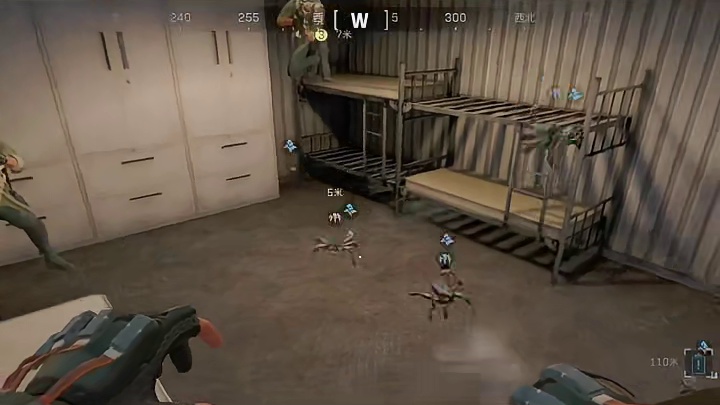 新干员比特最强玩法！拥有单向烟21只蜘蛛进攻！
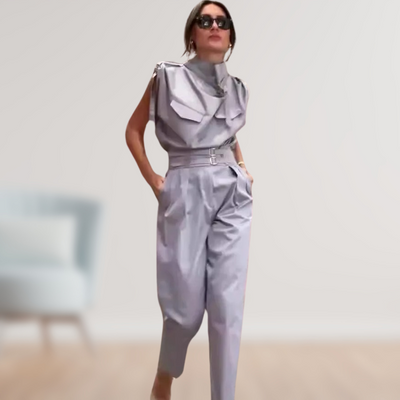 Selina | Chic Fashion Jumpsuit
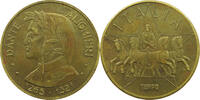 ITALY MEDAL DANTE ALIGHIERI -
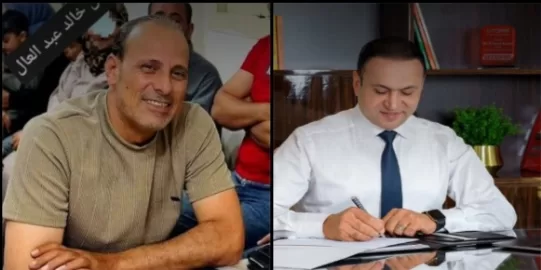 رجل-أعمال-يتبرع-بنصف-مليون-جنيه-لأسرة-البطل”-خالد-عبد-العال-“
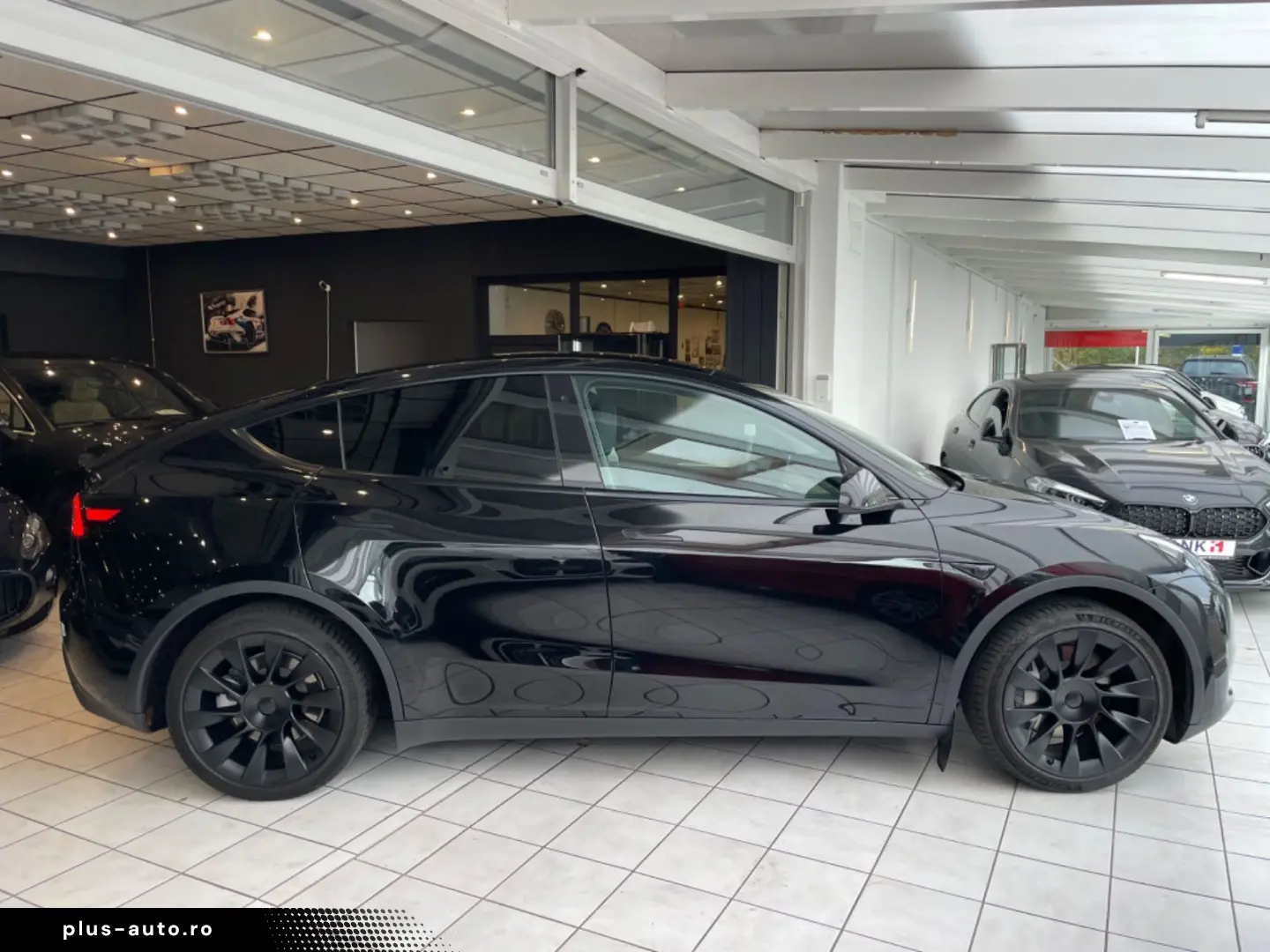 TESLA Model Y Basis RWD Garantie 1.Hand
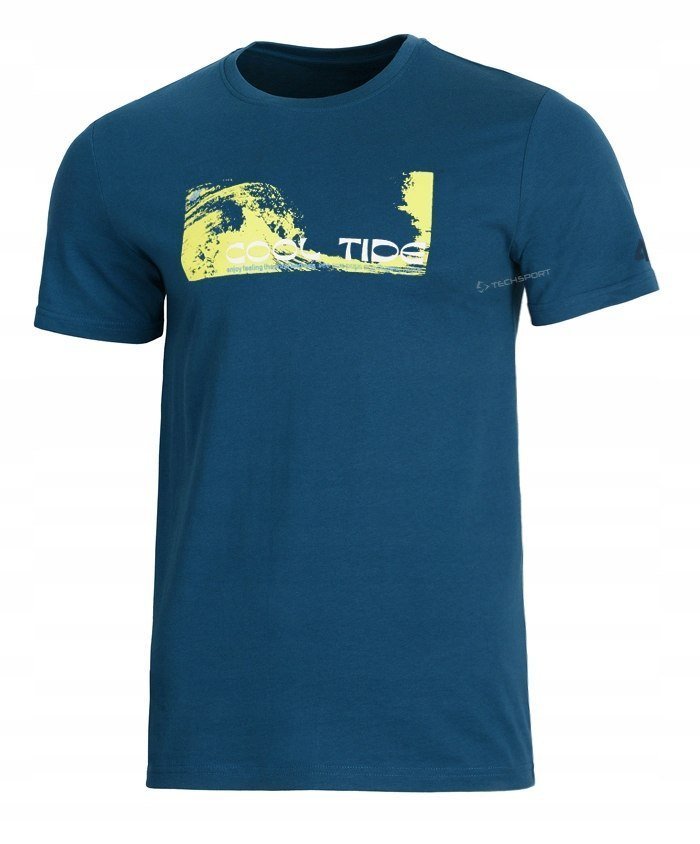 4F MÄSKA KOSZULKA T-SHIRT 100% BAWEĹNA / rozm XL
◇ ◇ ◇ ◇
EXERCISE INSTRUCTIONS:
Repeat each line of text from the items above exactly as it appears, omitting the pictures.

FINISHED EXERCISE:
 新干员比特最强玩法！拥有单向烟21只蜘蛛进攻！
 Selina | Chic Fashion Jumpsuit
 ITALY MEDAL DANTE ALIGHIERI -
 رجل-أعمال-يتبرع-بنصف-مليون-جنيه-لأسرة-البطل”-خالد-عبد-العال-“
 TESLA Model Y Basis RWD Garantie 1.Hand
 4F MÄSKA KOSZULKA T-SHIRT 100% BAWEĹNA / rozm XL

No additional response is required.